What we see today is not the product of science or technology, but of culture - of metaphysical assumptions, moral values and politics. Science is not a standalone thing. It is an expression of culture. In our case a culture made loopy by Christianity. Do you think there would be the kind of full on materialism we have had without a fucked up religion? Christianity made a strong point about setting itself apart from paganism (animism really) - and then lost its mojo. Materialism is essentially what followed - a faith without God - the humanist folly that we humans stood at the apex of creation (as homo sapiens sapiens).
I can half agree with you in the spirit that maybe the pagan world needed a cleansing and a refresh. Perhaps materialism has been that, after Christianity's purging. But I see materialistic science as a kind of antibiotic (or maybe radiotherapy would be more apt?), rather than a colonic irrigation - and it has been touch and go whether, in the long run, the cure is worse than the disease. It is certainly clear that we have to repopulate our collective psychic gut with 'good' bugs. We have to get our hearts working properly again. And we have to shrink our brains a bit - back into natural proportions with our whole being.
I think modern science has brought disciplines of inquiry that are new. But are they better than they disciplines of the yogi, shaman or magician? No, I think they have disciplined the way physical things are dealt with to a finer degree, but only because that has become the singular focus. From a materialistic perspective they are fine disciplines. But, as we know, the pesky 'observer effect' messed that up really badly.
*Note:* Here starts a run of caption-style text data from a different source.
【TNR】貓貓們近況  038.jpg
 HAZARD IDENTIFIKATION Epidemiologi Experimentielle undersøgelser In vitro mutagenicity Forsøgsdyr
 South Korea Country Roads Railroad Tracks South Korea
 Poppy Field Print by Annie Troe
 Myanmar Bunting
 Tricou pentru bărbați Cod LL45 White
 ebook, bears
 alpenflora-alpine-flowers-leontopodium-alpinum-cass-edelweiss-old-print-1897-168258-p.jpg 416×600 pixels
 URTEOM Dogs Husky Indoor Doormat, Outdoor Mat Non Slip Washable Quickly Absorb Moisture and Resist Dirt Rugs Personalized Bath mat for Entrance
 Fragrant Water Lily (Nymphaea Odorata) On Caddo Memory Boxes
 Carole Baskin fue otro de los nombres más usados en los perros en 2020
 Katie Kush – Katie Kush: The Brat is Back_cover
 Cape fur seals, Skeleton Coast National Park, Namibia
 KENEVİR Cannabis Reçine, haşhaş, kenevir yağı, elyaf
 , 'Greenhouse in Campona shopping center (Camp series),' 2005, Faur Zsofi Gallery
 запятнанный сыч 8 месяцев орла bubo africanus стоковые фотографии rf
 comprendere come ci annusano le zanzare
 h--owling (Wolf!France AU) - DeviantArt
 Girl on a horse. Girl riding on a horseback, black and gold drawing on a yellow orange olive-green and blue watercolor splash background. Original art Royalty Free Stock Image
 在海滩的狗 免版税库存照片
Years ago, as I was struggling to write my thesis for my Masters Honours in Social Ecology, I came across a book called 'Faces in the Clouds'. The author, Stewart Guthrie, said (and I may paraphrase a little here) 'because there are no spirits... How did he know there were no spirits? He wrote an elaborate theory in a book based on this proposition. He's wrong, so the book is nonsense - clever nonsense, but nonsense nevertheless. How do I know? I know there are spirits from very direct and repeated experience. I am neither bad nor mad.
So I boldly conclude that materialism, like Guthrie, is wrong. Reality isn't as asserted. Why do you think science needs to be wrong?